La scarsa collaborazione tra impresa ed accademia, presente ormai da diverse decadi, è  uno dei fattori che in Italia ha rallentato l’innovazione. Il nodo centrale è stato da un lato una debole domanda industriale e dall’altro un’offerta scientifica, seppur abbondante e altamente qualificata, divaricata rispetto alla domanda. Da qui la scarsa propensione al trasferimento tecnologico e alla valorizzazione economica dei risultati della ricerca nonostante un’abbondante produzione di nuove conoscenze come riportato per il nostro Paese da indicatori bibliometrici internazionali. Ricongiungere domanda industriale e offerta scientifica diventa un obiettivo di grande priorità che può aprire la strada all’innovazione.

L’università può contribuire a superare questo criticismo?

“Assolutamente sì. Ferme restando le finalità istituzionali della didattica e della ricerca, sta avanzando sempre di più il concetto di terza missione che l’Università può e deve svolgere in cui le relazioni con il mondo industriale sono ricomprese” spiega il Prof. Enrico Garaci, Rettore dell’Università Telematica San Raffaele Roma. “Per favorire questo processo è necessario attivare vari strumenti, ma fra questi uno è certamente rappresentato dai brevetti realizzati dai ricercatori dell’Università e degli Enti Pubblici di Ricerca”.

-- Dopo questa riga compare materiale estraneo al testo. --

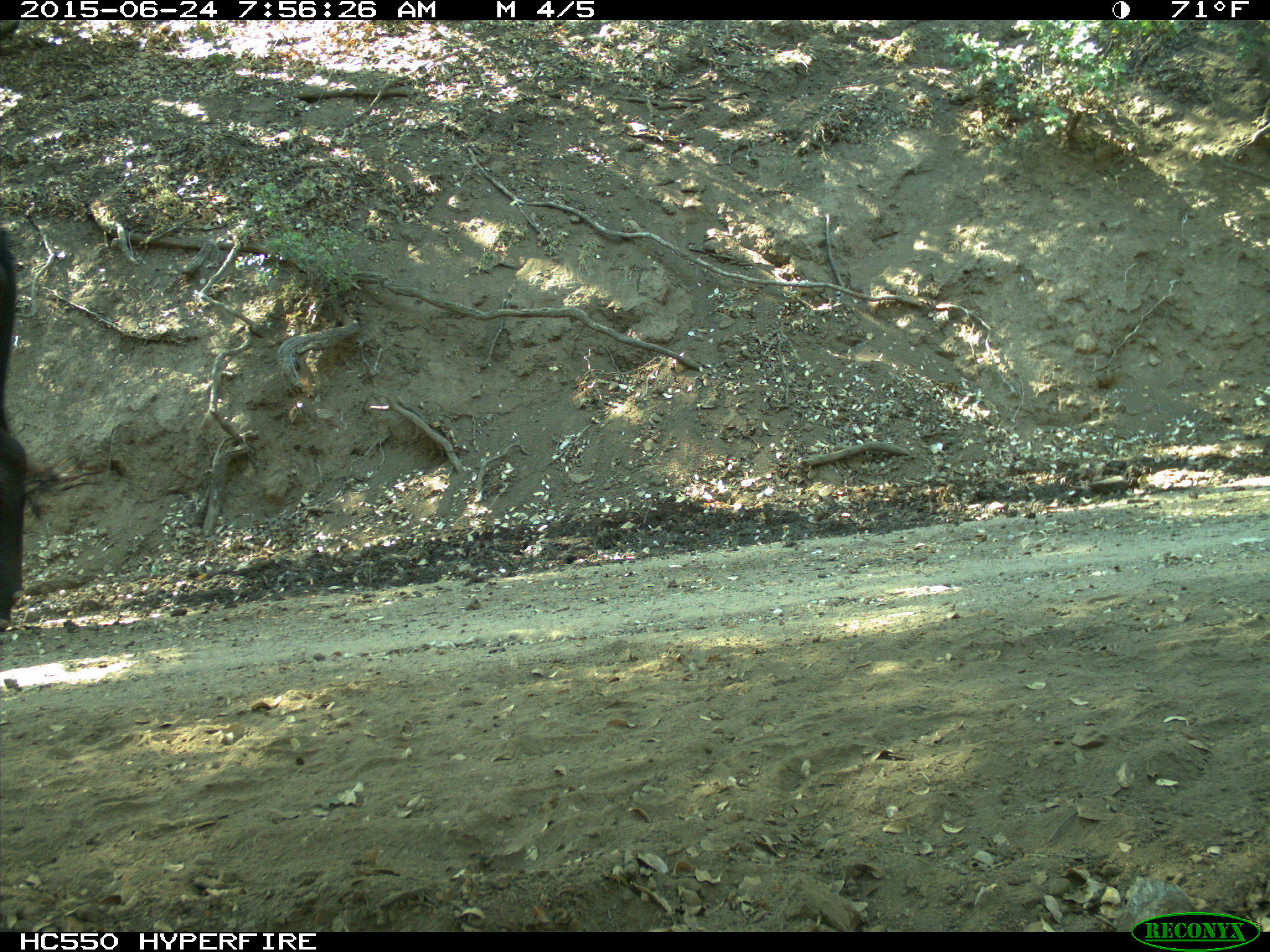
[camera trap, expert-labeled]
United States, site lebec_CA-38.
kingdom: Animalia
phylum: Chordata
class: Mammalia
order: Artiodactyla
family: Bovidae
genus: Bos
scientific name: Bos taurus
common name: domestic cow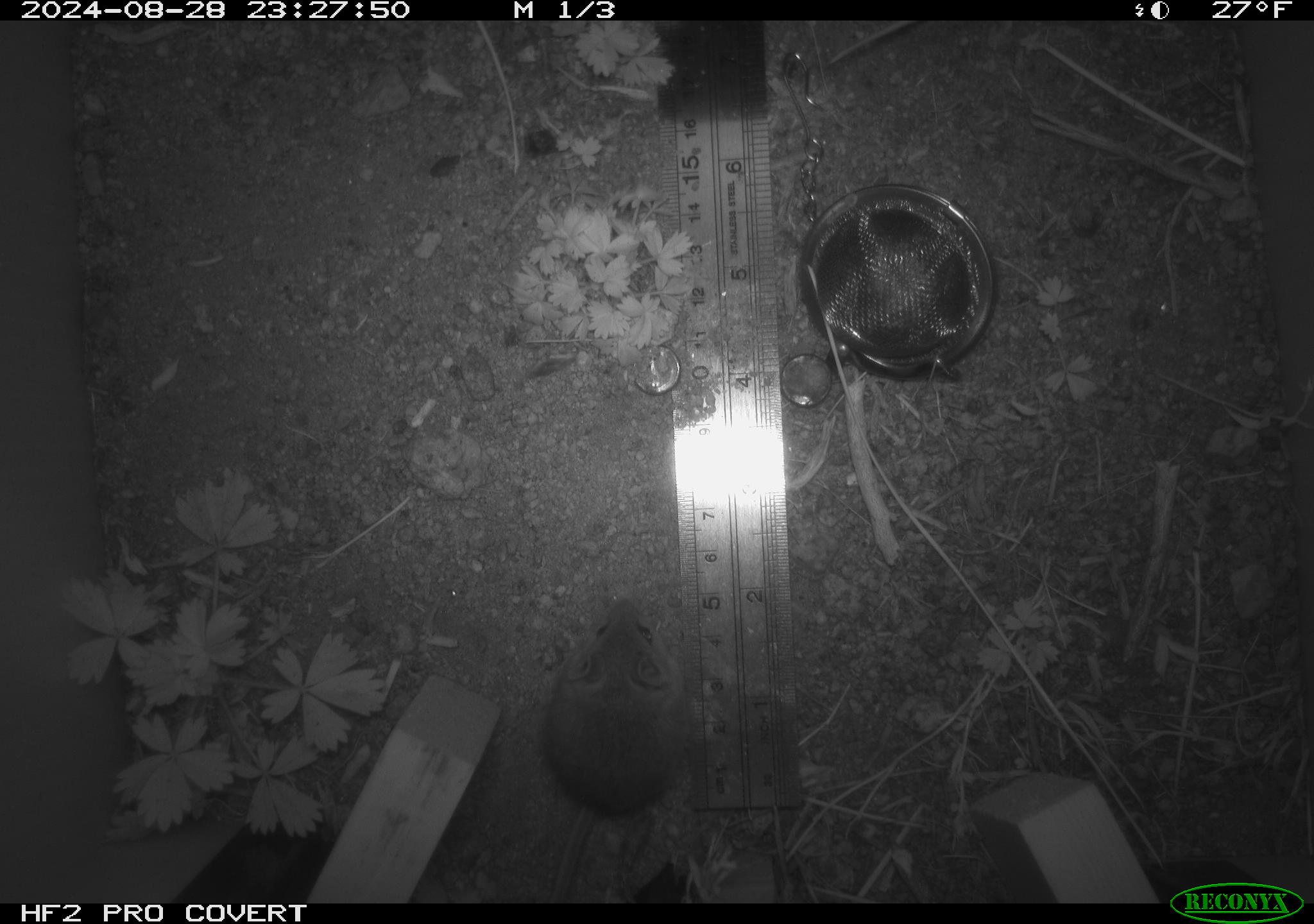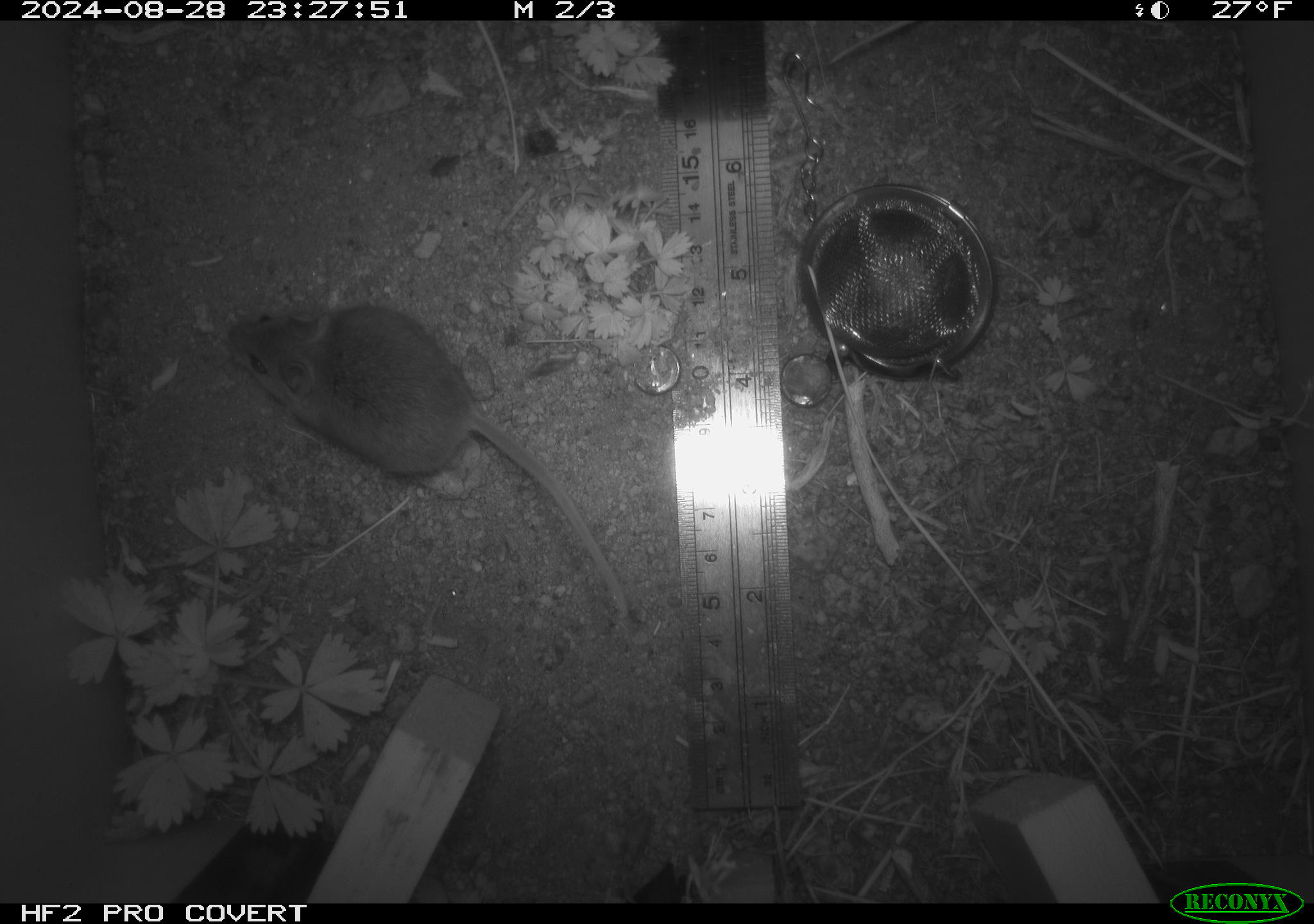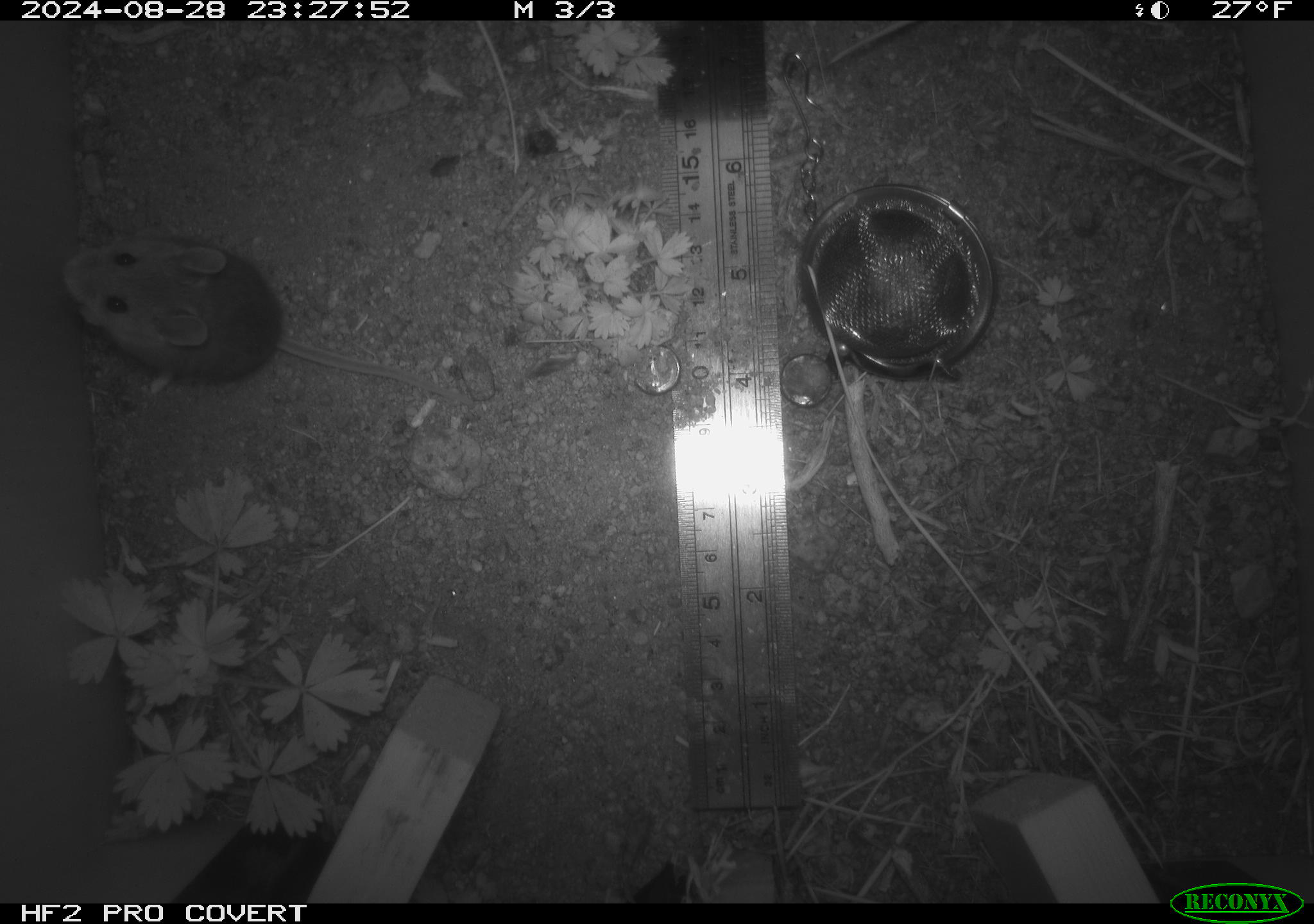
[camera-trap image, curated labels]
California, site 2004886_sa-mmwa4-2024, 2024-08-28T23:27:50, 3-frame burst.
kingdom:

Qual è il sistema dei brevetti?

“A Partire dal 2021 con la riforma del Codice dei brevetti viene stabilito che in certe circostanze la proprietà intellettuale del brevetto appartiene al ricercatore che ha realizzato l’innovazione. Ciò ha rappresentato un notevole passo in avanti come documentato dall’aumento dei depositi brevettuali verificatosi dopo la riforma del codice. Infatti con il regime precedente i brevetti rimanevano nei cassetti dell’amministrazione senza ulteriore sviluppo, salvo qualche lodevole eccezione. Con la riforma del Codice il ruolo del ricercatore – inventore diventa centrale perché lo stesso ricercatore conosce bene il prodotto della sua invenzione e sa come valorizzarlo”.

L’Università che ruolo assume in questo processo?

“Nonostante l’aumento dei depositi, non si è verificato purtroppo un analogo aumento relativo allo sfruttamento produttivo e sociale degli stessi brevetti. È a questo punto che deve realizzarsi la sinergia tra impresa e accademia. Da un lato vi è lo stimolo del ricercatore – inventore che non ha le risorse per sviluppare il brevetto ma ha le competenze, dall’altro lato c’è l’imprenditore che investe e porta il brevetto lungo la strada di uno sfruttamento industriale”.

In cosa consiste la valorizzazione di un brevetto?

“Quando inizia il processo d’interazione il brevetto possiamo chiamarlo nudo e quindi Accademia e impresa devono effettuare tutte le prove di sicurezza, efficacia, sperimentazione e di collaudo che legittima il prodotto per il suo specifico uso. Questo percorso può essere fatto insieme al ricercatore che, in nome o per conto dell’Università con cui si è accordato, cerca di attrarre investimenti e può dare vita a Start – Up innovative” prosegue il Rettore.

Come si può avvicinare l’offerta scientifica alla domanda industriale?

“In primo luogo, quanto più sarà completo il vestito tanto più sarà facilitato l’interesse dell’investitore che conoscendo meglio il prodotto vedrà ridurre il suo rischio. Questo percorso della vestizione è quello più a rischio perché la mancante o la insufficiente conoscenza del prodotto può esporlo a valutazione negativa nel suo sviluppo.  In secondo luogo, sarebbe strategico disporre di un fondo finanziario di rotazione che intervenga in questo segmento del percorso. In caso di non favorevole sviluppo il finanziamento già concesso rimarrebbe a fondo perduto mentre se c’è uno sviluppo favorevole verso lo sfruttamento industriale lo Stato dovrebbe avere la restituzione della somma anche eventualmente con gli interessi o la compartecipazione agli utili da re-investire in ulteriori brevetti”.

Quali vantaggi apporterebbe il Fondo?

“L’istituzione di un fondo finanziario di rotazione risulta interessante non solo per il ritorno economico e sociale che ne può derivare, ma anche per la capacità di stimolare la creazione di nuove Start-Up innovative e per l’incentivazione di sinergie tra Accademia e Impresa. Particolare non trascurabile” – conclude Garaci – “è il fatto che nelle più prestigiose Università americane gli introiti che derivano da brevetti possono arrivare anche al 70% dell’intero bilancio dell’Ateneo”.